Diabetes Canada
- Formation: 1953; 73 years ago
- Location: Toronto, Ontario;
- Website: diabetes.ca
- Formerly called: Canadian Diabetes Association

= Diabetes Canada =

Charity serving Canadians living with diabetes or prediabetes

Diabetes Canada (known from 1953 to 2017 as the Canadian Diabetes Association or CDA) is a registered national charity whose mission includes serving the 11 million Canadians living with diabetes or prediabetes. Diabetes Canada programs include:
- Its programs, education and services support people living with diabetes in their daily fight to live as well as possible with diabetes;
- Clinical Practice Guidelines for the Prevention and Management of Diabetes in Canada represent the best evidence-based direction for health-care professionals;
- investments of more than $125 million in diabetes research since 1975; and
- Advocacy efforts have led governments to develop policies that respect the rights of people living with diabetes and access treatments they need to live healthy lives.

== History ==

Dr. Charles Best, a co-inventor of medical insulin, founded the Diabetic Association of Ontario in the late 1940s. As other provinces and territories started to form their own associations, it became clear that if the provincial branches combined their resources they could more effectively serve their membership. This culminated in the formation of the Canadian Diabetes Association in 1953.

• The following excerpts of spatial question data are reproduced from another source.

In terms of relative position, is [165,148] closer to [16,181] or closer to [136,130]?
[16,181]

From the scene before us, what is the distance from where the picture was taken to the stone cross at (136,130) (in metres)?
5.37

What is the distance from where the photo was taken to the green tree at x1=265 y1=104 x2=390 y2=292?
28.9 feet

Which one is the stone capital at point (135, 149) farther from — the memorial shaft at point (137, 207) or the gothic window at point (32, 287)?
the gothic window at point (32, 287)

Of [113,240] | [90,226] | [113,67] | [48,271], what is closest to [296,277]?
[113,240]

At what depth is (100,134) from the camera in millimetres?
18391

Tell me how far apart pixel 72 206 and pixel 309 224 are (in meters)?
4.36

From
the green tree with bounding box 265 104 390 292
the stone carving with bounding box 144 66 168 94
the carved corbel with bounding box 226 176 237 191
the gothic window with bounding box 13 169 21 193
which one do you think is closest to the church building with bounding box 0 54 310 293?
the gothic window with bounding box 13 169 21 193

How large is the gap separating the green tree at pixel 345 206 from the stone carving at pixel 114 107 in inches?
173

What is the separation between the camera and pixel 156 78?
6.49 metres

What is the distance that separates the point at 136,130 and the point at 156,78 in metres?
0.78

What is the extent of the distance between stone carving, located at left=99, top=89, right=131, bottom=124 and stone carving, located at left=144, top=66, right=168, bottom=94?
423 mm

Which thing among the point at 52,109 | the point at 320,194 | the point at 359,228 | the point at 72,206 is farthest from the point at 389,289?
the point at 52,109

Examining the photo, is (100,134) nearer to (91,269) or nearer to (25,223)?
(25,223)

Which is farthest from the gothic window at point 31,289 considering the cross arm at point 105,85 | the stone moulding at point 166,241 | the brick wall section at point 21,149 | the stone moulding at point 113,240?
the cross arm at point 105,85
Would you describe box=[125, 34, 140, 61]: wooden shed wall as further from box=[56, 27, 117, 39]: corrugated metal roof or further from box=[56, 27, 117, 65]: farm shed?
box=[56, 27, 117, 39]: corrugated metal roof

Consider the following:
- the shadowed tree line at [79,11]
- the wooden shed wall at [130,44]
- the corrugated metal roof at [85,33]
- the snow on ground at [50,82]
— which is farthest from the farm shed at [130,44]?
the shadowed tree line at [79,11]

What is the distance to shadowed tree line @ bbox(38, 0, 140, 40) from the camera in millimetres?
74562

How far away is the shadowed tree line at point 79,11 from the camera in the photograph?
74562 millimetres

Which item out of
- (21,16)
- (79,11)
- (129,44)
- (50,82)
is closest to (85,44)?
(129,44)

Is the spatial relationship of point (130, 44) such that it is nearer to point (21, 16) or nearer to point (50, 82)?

On February 13, 2017, the Canadian Diabetes Association became Diabetes Canada.

Today, Diabetes Canada is active in more than 150 Canadian communities and supports people living with diabetes through research, advocacy, education and services. They are supported in their efforts by a community-based network of volunteers, employees, health-care professionals, researchers and partners.

Known as "The Birthplace of Insulin," Banting House, is where Sir Frederick Banting woke up at 2 a.m. on the morning of October 31, 1920 with the idea that led to the discovery of insulin. Diabetes Canada owns Banting House National Historic Site of Canada in London, Ontario.

== Programs ==
D-Camps provide kids with type 1 diabetes with a unique experience to help them learn to manage their diabetes in a safe and fun environment.

Team Diabetes is Diabetes Canada's national activity fundraising program that offers Canadians of all fitness levels the opportunity to walk, run or hike in events across Canada and around the world, while raising funds and awareness.

Clothesline is a program that collects gently used clothing, small household items and electronics. Proceeds from the program support Diabetes Canada.

CDA Expos are educational events in the community.

Diabetes Webinars are free webinars hosted by health-care professionals, diabetes educators and people living well with diabetes.